With all pictures excluded, restate the records that follow exactly as written.

━━━━━━

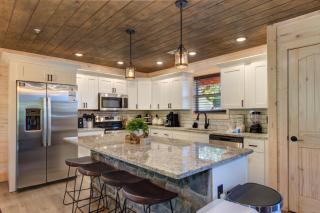 Summit View By Avada Properties - Waldens Creek - 4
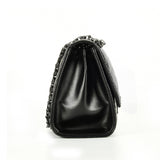 Luxury Crossbody Bag For Women, Sleek, Stylish Versatile & Spacious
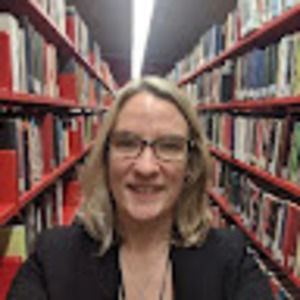 Meet your Posher, Alexa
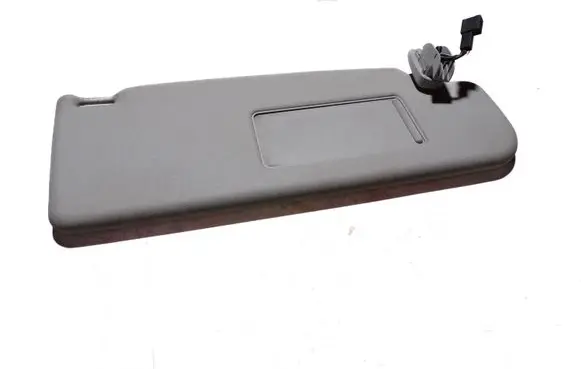 Seat Altea XL Sun visor 5P0857552A
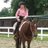 BethTolhurst's profile image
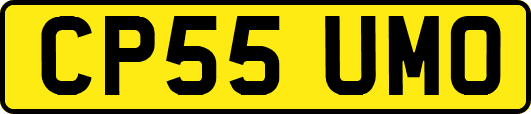 CP55UMO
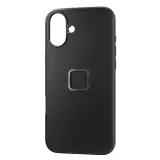 plecki-peak-design-do-apple-iphone-16-plus-szary-przeznaczenie-apple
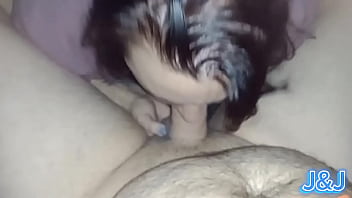 Fodi a vizinha gordinha enquanto o boi trabalha Fodi a vizinha gordinha enquanto o boi trabalha
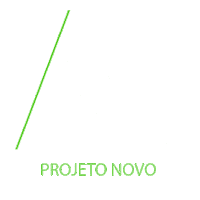 Obra Construtora Sticker by ArkX4_ArkON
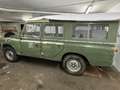 Land Rover Series 109 Grün - thumbnail 4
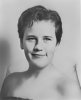 Faye Haney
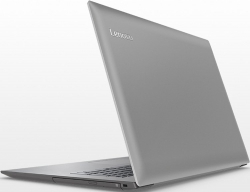 Lenovo 320-17 (80XM00J9RU)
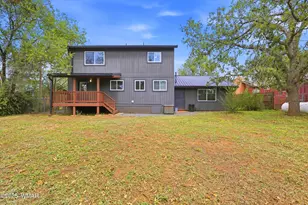 1419 W Navajo Ln, Lakeside, AZ 85929 - Photo 37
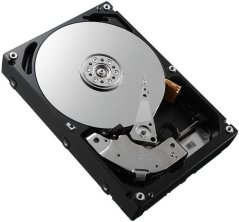 Dell KIT HD 2.5 10K 6GSAS 600G FRU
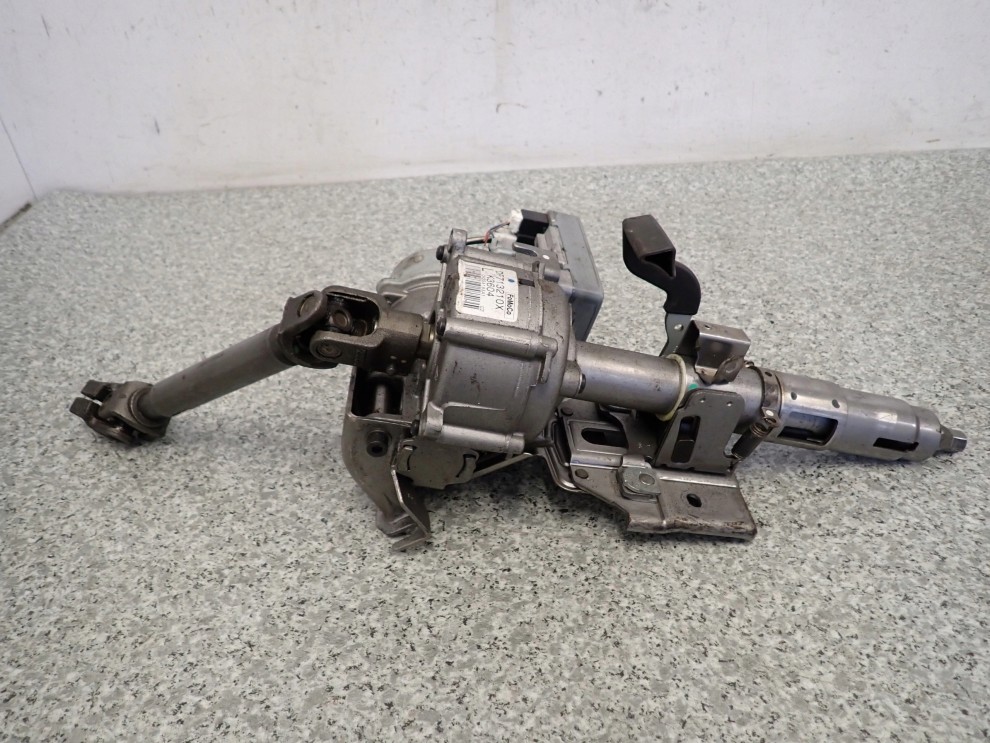 MAZDA2 MAZDA 2 DE DIESEL 09- WSPOMAGANIE ELEKTRYCZNE KOLUMNA 1/9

━━━━━━

# COMPLETED EXERCISE:
 Summit View By Avada Properties - Waldens Creek - 4
 Luxury Crossbody Bag For Women, Sleek, Stylish Versatile & Spacious
 Meet your Posher, Alexa
 Seat Altea XL Sun visor 5P0857552A
 BethTolhurst's profile image
 CP55UMO
 plecki-peak-design-do-apple-iphone-16-plus-szary-przeznaczenie-apple
 Fodi a vizinha gordinha enquanto o boi trabalha Fodi a vizinha gordinha enquanto o boi trabalha
 Obra Construtora Sticker by ArkX4_ArkON
 Land Rover Series 109 Grün - thumbnail 4
 Faye Haney
 Lenovo 320-17 (80XM00J9RU)
 1419 W Navajo Ln, Lakeside, AZ 85929 - Photo 37
 Dell KIT HD 2.5 10K 6GSAS 600G FRU
 MAZDA2 MAZDA 2 DE DIESEL 09- WSPOMAGANIE ELEKTRYCZNE KOLUMNA 1/9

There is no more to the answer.